Our group are trying to make the best of OptiX engine to accelerate ray-tracing in Monte Carlo simulation of photons in turbid media. But we are not sure of its feasibility yet.

Here is the story. In turbid media (represented by a volumetric domain, using either voxel or mesh), each photon independently travels in a stochastic manner. Basically, the trajectory of each photon could be segmented into pieces, the length and direction of each segment is determined by a stochastic process. Simultaneously, along the path the energy of the photon is absorbed and deposited locally in the corresponding voxels/meshes. Therefore, this ray-tracing process is parallelizible and we have already implemented it using CUDA and achieved significant speed improvement. Our code and software is available here: http://mcx.space/.

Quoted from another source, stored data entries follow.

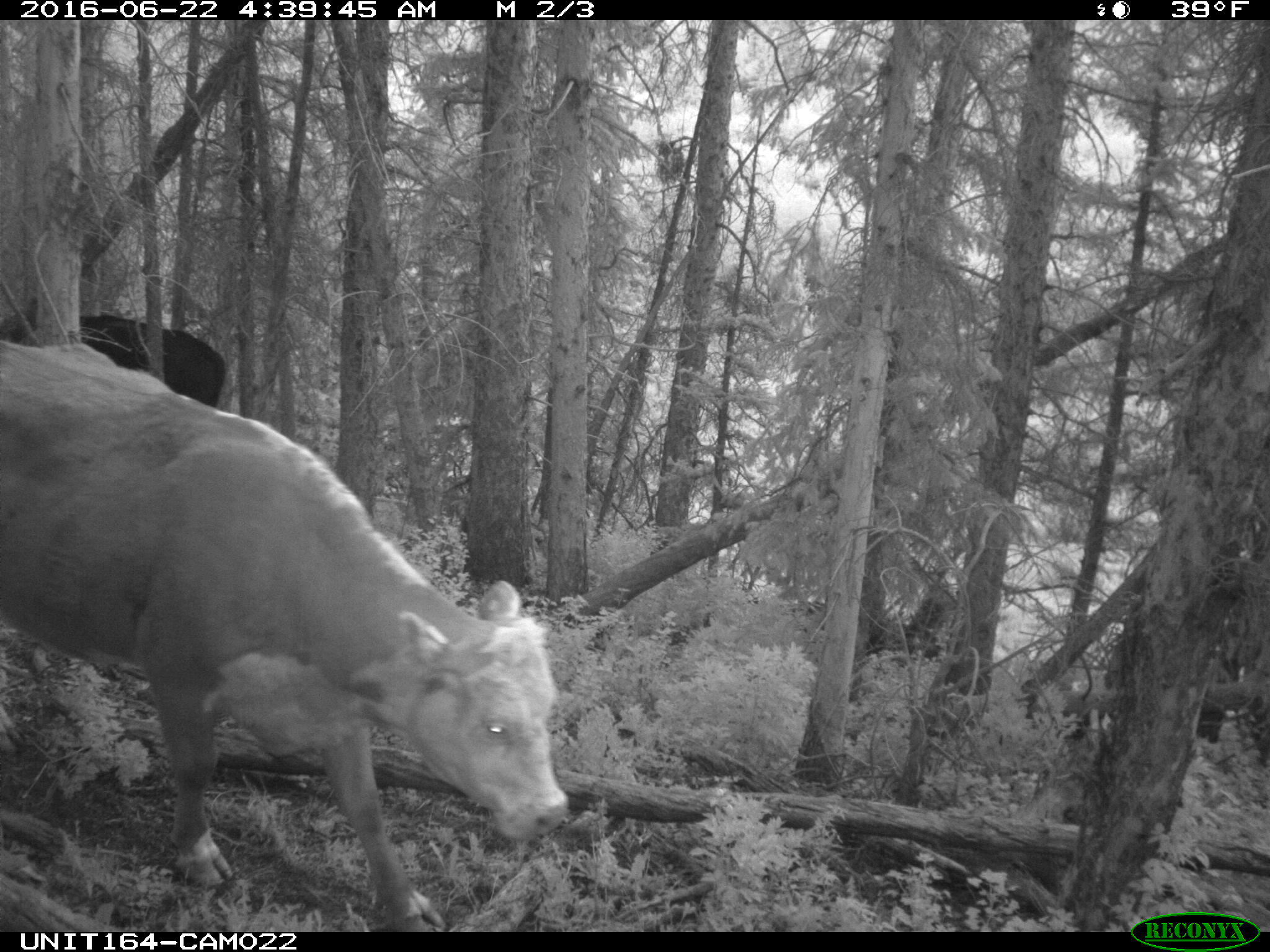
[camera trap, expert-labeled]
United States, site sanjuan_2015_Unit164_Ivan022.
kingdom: Animalia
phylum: Chordata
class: Mammalia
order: Artiodactyla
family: Bovidae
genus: Bos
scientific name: Bos taurus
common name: domestic cow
Bos taurus (domestic cow).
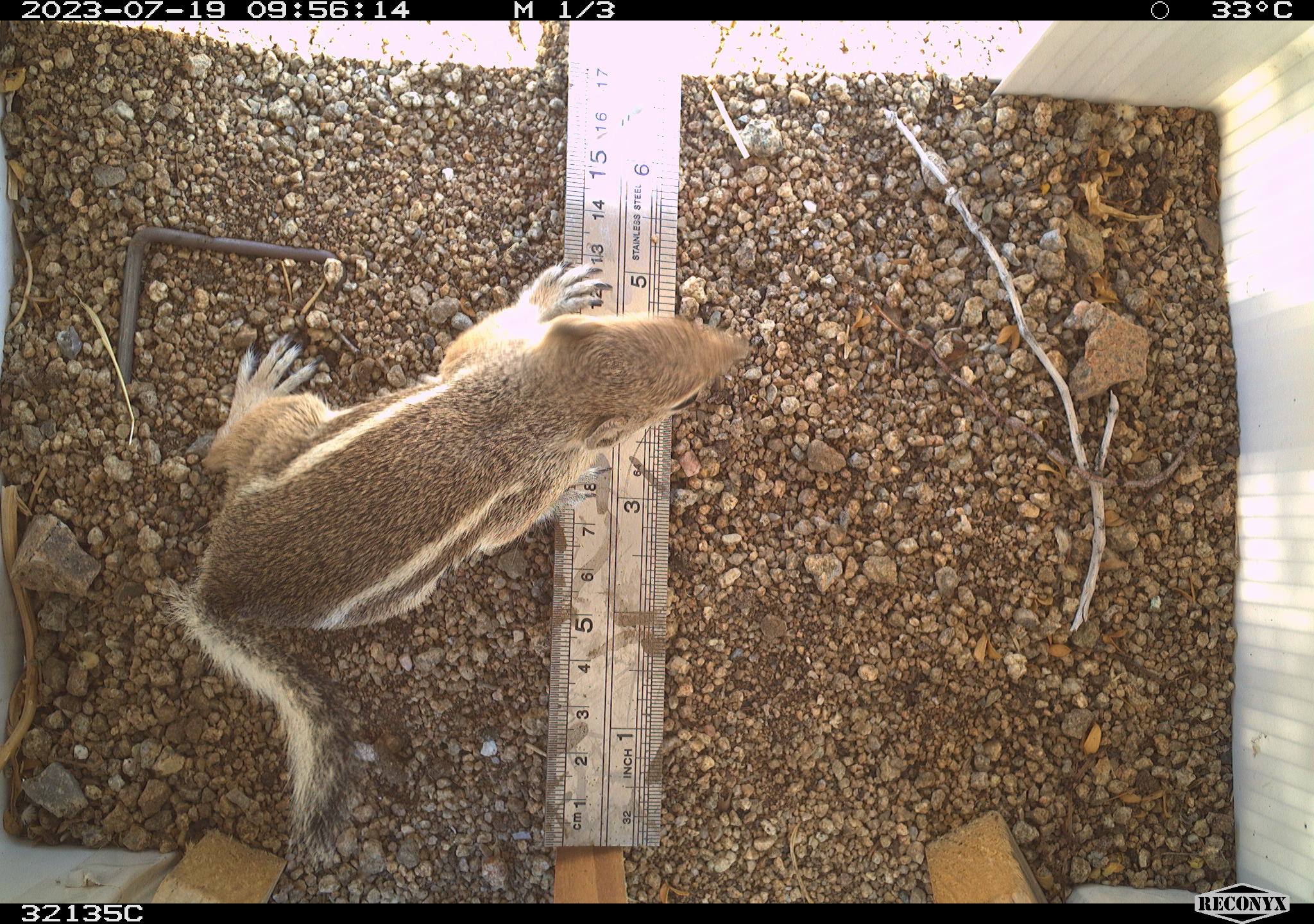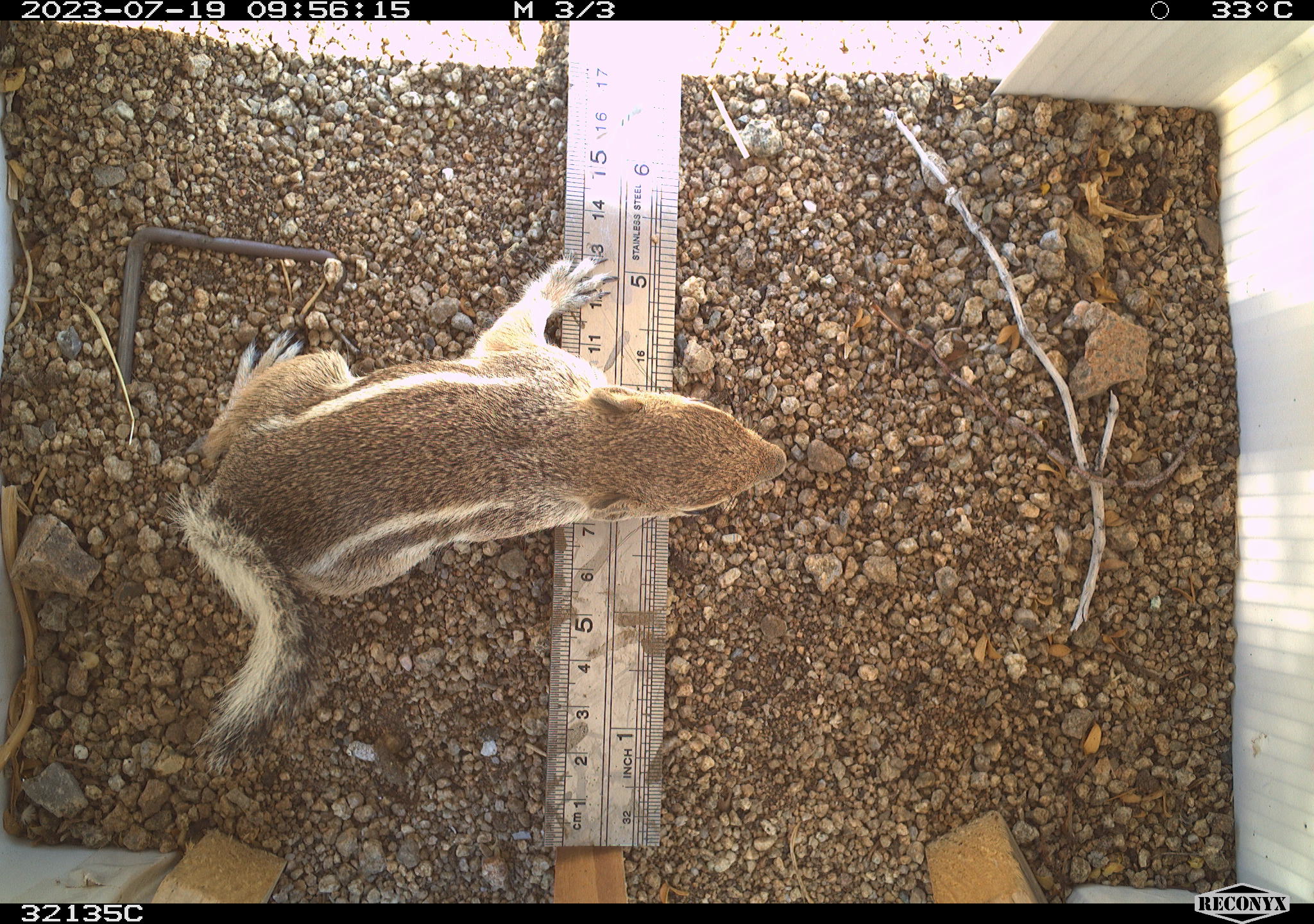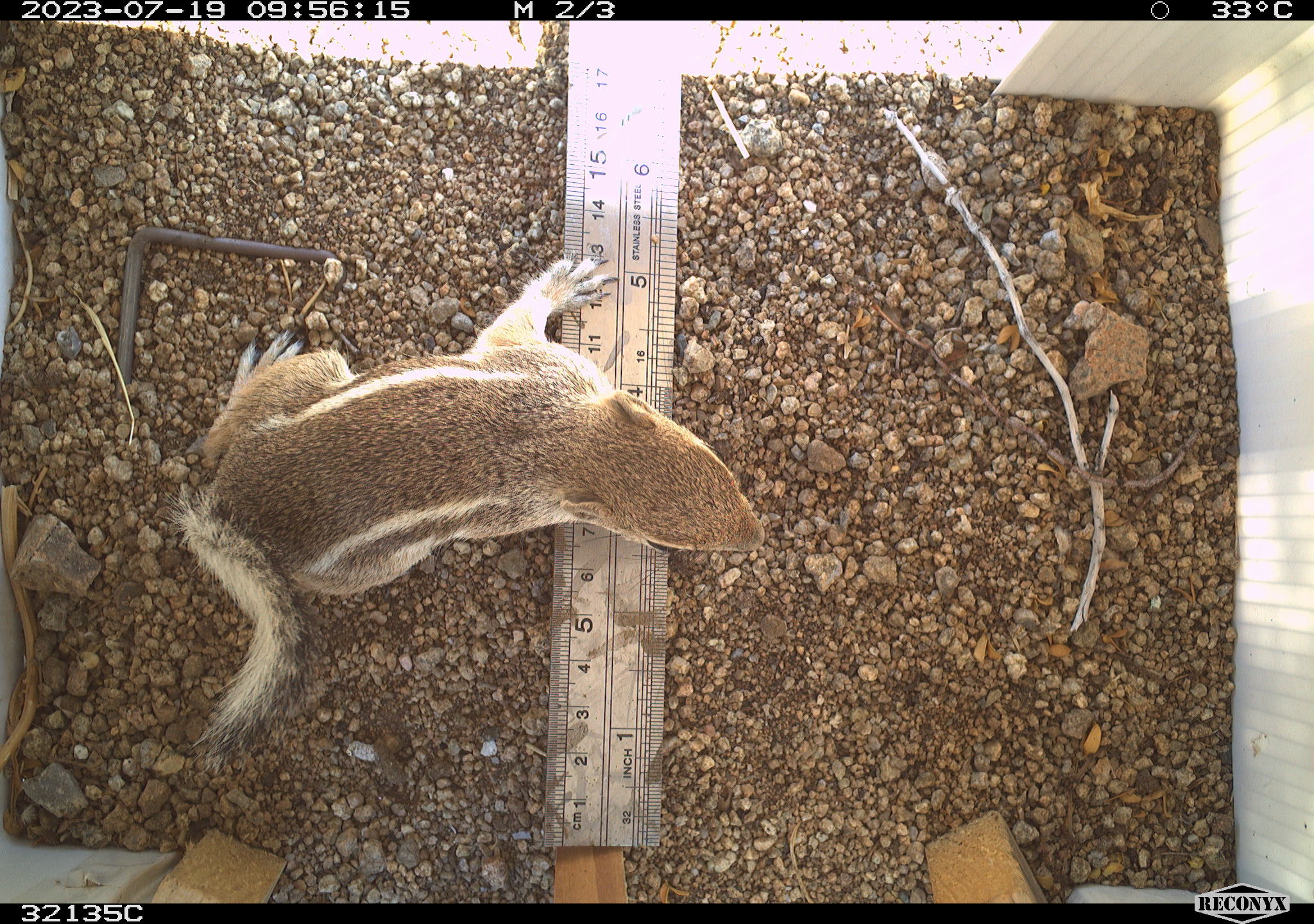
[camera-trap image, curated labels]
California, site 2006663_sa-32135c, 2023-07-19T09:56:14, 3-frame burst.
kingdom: Animalia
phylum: Chordata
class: Mammalia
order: Rodentia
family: Sciuridae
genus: Ammospermophilus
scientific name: Ammospermophilus leucurus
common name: white-tailed antelope squirrel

After a quick look at OptiX (paper published by Nvidia and Williams College, July 2010), I found a few differences,

  1. In OptiX, the scene is represented using hierarchy nodes. I was wondering how to use it to deal with volumetric domain (voxel/mesh) with heterogeneity of optical properties. (This heterogeneity will significantly affect both the stochastic process and energy deposit calculations in the voxel/mesh where the ray just traversed.)
  2. In OptiX, the rays bounce back and forth between surfaces of different objects, while in Monte Carlo, not only the reflection/transmission is happening on the boundary between different media, but also the ray could be scattered anywhere inside the volume(nature of stochastic process). We do have heard that a subsurface retracing is introduced from the most recent GTC. Still, we are not sure if this stochastic process is feasible using OptiX and are wondering how much improvement we could get.

If you have any experience using this technique in Monte Carlo simulations and are willing to share your code with us, please do not hesitate to contact me. Many thanks!
Also, any general idea to clear this up would be much appreciated!

OptiX is a general purpose GPU accelerated ray casting SDK. It’s not a renderer and doesn’t know about rendering algorithms per se.

Volumetric scattering is just another algorithm which can be implemented by shooting rays and as such can be implemented with OptiX. I used it as an example of the SDK’s flexibility during my GTC presentations.

Volumetric scattering along a stochastic path would not involve surface hits while stepping through some volume. That can be handled by the OptiX ray-generation and miss program domains.

OptiX isn’t limited to surface geometry either.
The intersection program is invoked when the OptiX BVH traversal hits an axis aligned bounding box (AABB). You program where these boxes are by specifying a number of primitives and the bounding box program. Means OptiX actually doesn’t know what it intersects.

For example, if you have a volume with sparse density fields, you can build AABBs containing the data and implement whatever algorithm is required to sample that volume to produce volumetric effects.

Maybe have a look at the NVIDIA GVDB Voxels implementation which actually does some of that: [url]https://developer.nvidia.com/gvdb[/url]
Its developer forum is also under the Advanced Rendering section: [url]https://devtalk.nvidia.com/default/board/252/gvdb-voxels[/url]

For strict volumetric rendering, e.g. just rendering clouds with no other surfaces involved in the scene, you wouldn’t actually need OptiX because that would only involve miss events besides the stochastic path generation code.
But as said above, if you provide OptiX with some AABB structure which contains your volumetric data, you should be able to shoot rays/photons through that with whatever algorithm you need and deposit the resulting information in your output data structure.

Though if your volume’s borders are limited by actual meshes, then using OptiX should become useful to detect those and handle volumetric effects inside.